- _Short problem_: Can you copy out, word for word, the stretch of the records from the line containing "Focusing on [353,369]" through the end of the records?

※

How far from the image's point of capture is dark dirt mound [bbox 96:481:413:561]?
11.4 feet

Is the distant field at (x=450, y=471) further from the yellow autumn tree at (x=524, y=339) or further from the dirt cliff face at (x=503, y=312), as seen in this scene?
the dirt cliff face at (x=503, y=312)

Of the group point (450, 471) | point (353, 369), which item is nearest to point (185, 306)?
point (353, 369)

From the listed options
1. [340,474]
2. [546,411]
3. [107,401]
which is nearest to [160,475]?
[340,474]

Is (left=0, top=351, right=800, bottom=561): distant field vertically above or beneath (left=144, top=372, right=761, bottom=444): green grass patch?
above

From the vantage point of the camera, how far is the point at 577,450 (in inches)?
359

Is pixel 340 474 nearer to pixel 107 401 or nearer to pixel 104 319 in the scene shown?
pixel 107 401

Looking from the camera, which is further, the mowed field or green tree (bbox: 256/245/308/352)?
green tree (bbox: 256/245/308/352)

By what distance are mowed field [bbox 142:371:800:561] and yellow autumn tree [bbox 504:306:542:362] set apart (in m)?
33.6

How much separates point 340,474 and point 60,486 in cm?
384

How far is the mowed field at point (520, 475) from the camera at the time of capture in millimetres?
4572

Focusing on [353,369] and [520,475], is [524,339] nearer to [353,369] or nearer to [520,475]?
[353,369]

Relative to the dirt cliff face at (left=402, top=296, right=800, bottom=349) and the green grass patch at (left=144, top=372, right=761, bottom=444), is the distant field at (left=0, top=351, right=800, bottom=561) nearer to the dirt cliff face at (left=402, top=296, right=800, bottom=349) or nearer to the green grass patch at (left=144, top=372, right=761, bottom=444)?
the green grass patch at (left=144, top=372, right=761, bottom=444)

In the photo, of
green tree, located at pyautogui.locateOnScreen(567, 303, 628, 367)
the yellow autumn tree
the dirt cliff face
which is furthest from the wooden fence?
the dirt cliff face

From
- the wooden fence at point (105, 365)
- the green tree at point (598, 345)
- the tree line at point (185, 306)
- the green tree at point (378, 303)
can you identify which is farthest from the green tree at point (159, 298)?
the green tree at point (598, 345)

※

- _Response to this task_:
Focusing on [353,369] and [520,475], is [524,339] nearer to [353,369] or nearer to [520,475]?
[353,369]

Relative to the dirt cliff face at (left=402, top=296, right=800, bottom=349) and the green grass patch at (left=144, top=372, right=761, bottom=444), is the distant field at (left=0, top=351, right=800, bottom=561) nearer to the dirt cliff face at (left=402, top=296, right=800, bottom=349) or nearer to the green grass patch at (left=144, top=372, right=761, bottom=444)?
the green grass patch at (left=144, top=372, right=761, bottom=444)

In the photo, of
green tree, located at pyautogui.locateOnScreen(567, 303, 628, 367)
the yellow autumn tree
the dirt cliff face
which is furthest from the wooden fence?
the dirt cliff face

From
- the wooden fence at point (105, 365)
- the green tree at point (598, 345)
- the tree line at point (185, 306)
- the green tree at point (378, 303)
can you identify which is farthest from the green tree at point (159, 298)?
the green tree at point (598, 345)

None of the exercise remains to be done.